Fait paradoxal, Fiodor Ouchakov, qui a tant combattu avec succès contre les Turcs, les avait lui-même menés au combat en 1798. Au cours de la deuxième coalition anti-française, la Russie et l'Empire ottoman étaient alliés, et le commandant de la marine était à la tête d’une escadre unie opérant en Méditerranée. L'une des tâches principales était la libération des îles Ioniennes à l'ouest de la Grèce.
L'île la plus grande et la plus importante de l'archipel était Corfou, qui abritait la ville bien fortifiée du même nom avec une garnison de trois mille hommes. 500 autres Français se trouvaient dans des bastions sur la petite île de Vido, que le commandant naval russe a décrit avec précision comme la « clé » de la ville. Ouchakov avait un peu moins de huit mille soldats à sa disposition, la plupart étant des Turcs et des miliciens grecs.

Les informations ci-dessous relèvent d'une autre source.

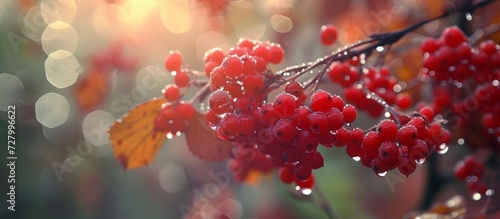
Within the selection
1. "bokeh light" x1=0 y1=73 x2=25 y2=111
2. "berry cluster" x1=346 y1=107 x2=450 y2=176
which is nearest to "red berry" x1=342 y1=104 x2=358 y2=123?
"berry cluster" x1=346 y1=107 x2=450 y2=176

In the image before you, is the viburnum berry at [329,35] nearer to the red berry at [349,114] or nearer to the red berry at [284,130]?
the red berry at [349,114]

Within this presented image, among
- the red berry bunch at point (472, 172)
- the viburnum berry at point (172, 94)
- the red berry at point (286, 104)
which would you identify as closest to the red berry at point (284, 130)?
the red berry at point (286, 104)

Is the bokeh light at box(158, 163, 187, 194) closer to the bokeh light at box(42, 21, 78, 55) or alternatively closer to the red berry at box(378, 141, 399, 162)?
the bokeh light at box(42, 21, 78, 55)

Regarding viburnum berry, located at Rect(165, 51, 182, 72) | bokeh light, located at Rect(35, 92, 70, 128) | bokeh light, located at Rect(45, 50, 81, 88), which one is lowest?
viburnum berry, located at Rect(165, 51, 182, 72)

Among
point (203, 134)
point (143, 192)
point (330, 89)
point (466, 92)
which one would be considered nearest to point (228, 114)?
point (203, 134)

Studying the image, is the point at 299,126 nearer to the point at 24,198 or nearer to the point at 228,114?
the point at 228,114
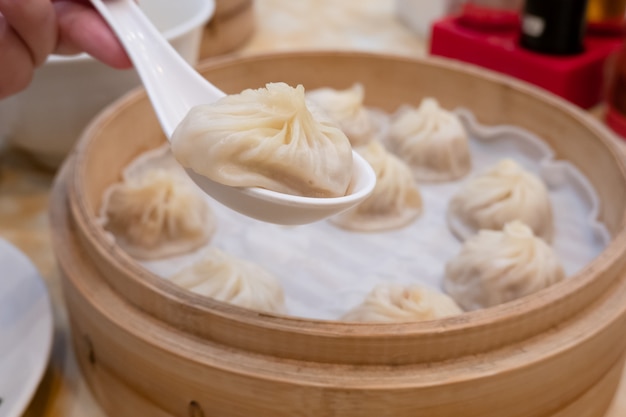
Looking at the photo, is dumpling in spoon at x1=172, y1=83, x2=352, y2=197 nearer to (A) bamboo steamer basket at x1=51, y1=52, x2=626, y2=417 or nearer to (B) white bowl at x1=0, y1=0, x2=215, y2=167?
(A) bamboo steamer basket at x1=51, y1=52, x2=626, y2=417

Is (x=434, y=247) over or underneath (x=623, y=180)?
underneath

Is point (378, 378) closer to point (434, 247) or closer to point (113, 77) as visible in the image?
point (434, 247)

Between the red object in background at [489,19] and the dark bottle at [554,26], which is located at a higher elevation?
the dark bottle at [554,26]

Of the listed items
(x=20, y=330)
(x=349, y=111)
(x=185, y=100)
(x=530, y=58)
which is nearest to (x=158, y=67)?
(x=185, y=100)

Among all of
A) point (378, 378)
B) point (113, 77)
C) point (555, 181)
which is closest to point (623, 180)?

Après plusieurs mois de siège, le 1er mars 1799, le commandant de la Marine russe décide de lancer l'assaut. Pendant quatre heures, l'escadre alliée tire sur les fortifications françaises de Vido. La canonnade n'était pas encore terminée qu’Ouchakov donne l'ordre de commencer le débarquement de deux mille hommes. Dans le même temps, le vaisseau amiral du commandant a attaqué avec audace les batteries côtières ennemies. « Des tirs continus et terribles et le vacarme des gros canons faisaient trembler dans tous les environs... Vido, pourrait-on dire, a été complètement soufflée par la chevrotine, et pas seulement les tranchées... il ne restait plus aucun arbre qui n’eût été endommagé par cette terrible grêle de fer... », a rappelé un témoin oculaire de la bataille.

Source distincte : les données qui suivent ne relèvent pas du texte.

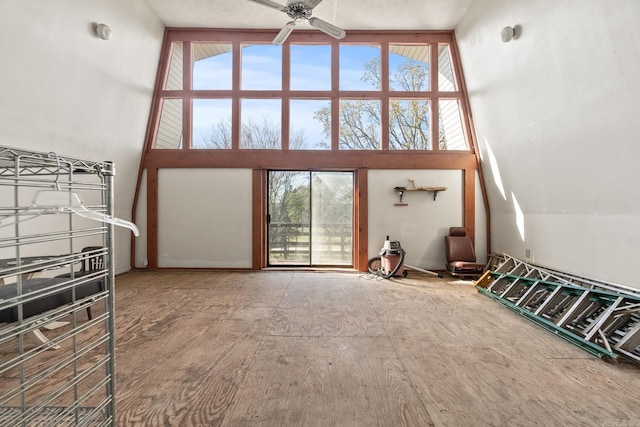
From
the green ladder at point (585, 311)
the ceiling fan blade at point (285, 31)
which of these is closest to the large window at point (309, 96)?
the ceiling fan blade at point (285, 31)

La prise de Vido a permis à l'artillerie russe de bombarder Corfou depuis ses collines en toute sécurité. Finalement, la garnison ennemie a capitulé. Grâce à l'intervention de l'amiral, les Français capturés ont été sauvés du massacre que les troupes turques voulaient leur infliger. « Hourra ! À la flotte russe !... Je me dis maintenant : pourquoi n'étais-je pas à Corfou, au moins à titre de maître principal ! », a déclaré un autre chef militaire célèbre, Alexandre Souvorov, qui admirait le succès d'Ouchakov.

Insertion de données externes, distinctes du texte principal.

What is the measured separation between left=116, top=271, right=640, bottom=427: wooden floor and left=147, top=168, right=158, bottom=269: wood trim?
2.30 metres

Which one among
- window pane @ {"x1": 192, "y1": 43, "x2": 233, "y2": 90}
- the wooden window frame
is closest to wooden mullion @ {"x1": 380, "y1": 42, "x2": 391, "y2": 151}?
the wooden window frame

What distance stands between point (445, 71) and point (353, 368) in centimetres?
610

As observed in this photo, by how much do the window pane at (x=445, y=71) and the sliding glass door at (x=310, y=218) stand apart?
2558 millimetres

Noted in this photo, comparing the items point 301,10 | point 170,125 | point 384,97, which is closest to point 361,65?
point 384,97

La campagne méditerranéenne a été la dernière grande campagne militaire de la vie de Fiodor Ouchakov. En 1807, il prend sa retraite et se rend dans son village d’Alexeïevka, dans la province de Tambov. L'amiral a consacré les dix dernières années de sa vie à la religion, à la prière et à la charité. Il fréquentait régulièrement le monastère voisin de Sanaksar et se rendait à tous les services : malgré son âge avancé (il avait déjà plus de 60 ans), il était aussi assidu que les frères monastiques. Pendant le carême, le commandant de la marine vivait dans un monastère, dans une cellule spécialement prévue pour lui.
La vie pieuse de Fiodor Ouchakov a incité l'Église orthodoxe russe à classer en 2000 l'amiral comme saint vénéré localement du diocèse de Saransk, et en 2004, comme saint à l’échelle nationale en tant que guerrier juste. L'acte de sa canonisation disait : « La force de son esprit chrétien s'est manifestée non seulement par de glorieuses victoires dans les batailles pour la Patrie, mais aussi par une grande miséricorde, qui étonnait même l'ennemi qu'il avait vaincu... la miséricorde de l'amiral Fiodor Ouchakov s’étendait sur tout le monde ».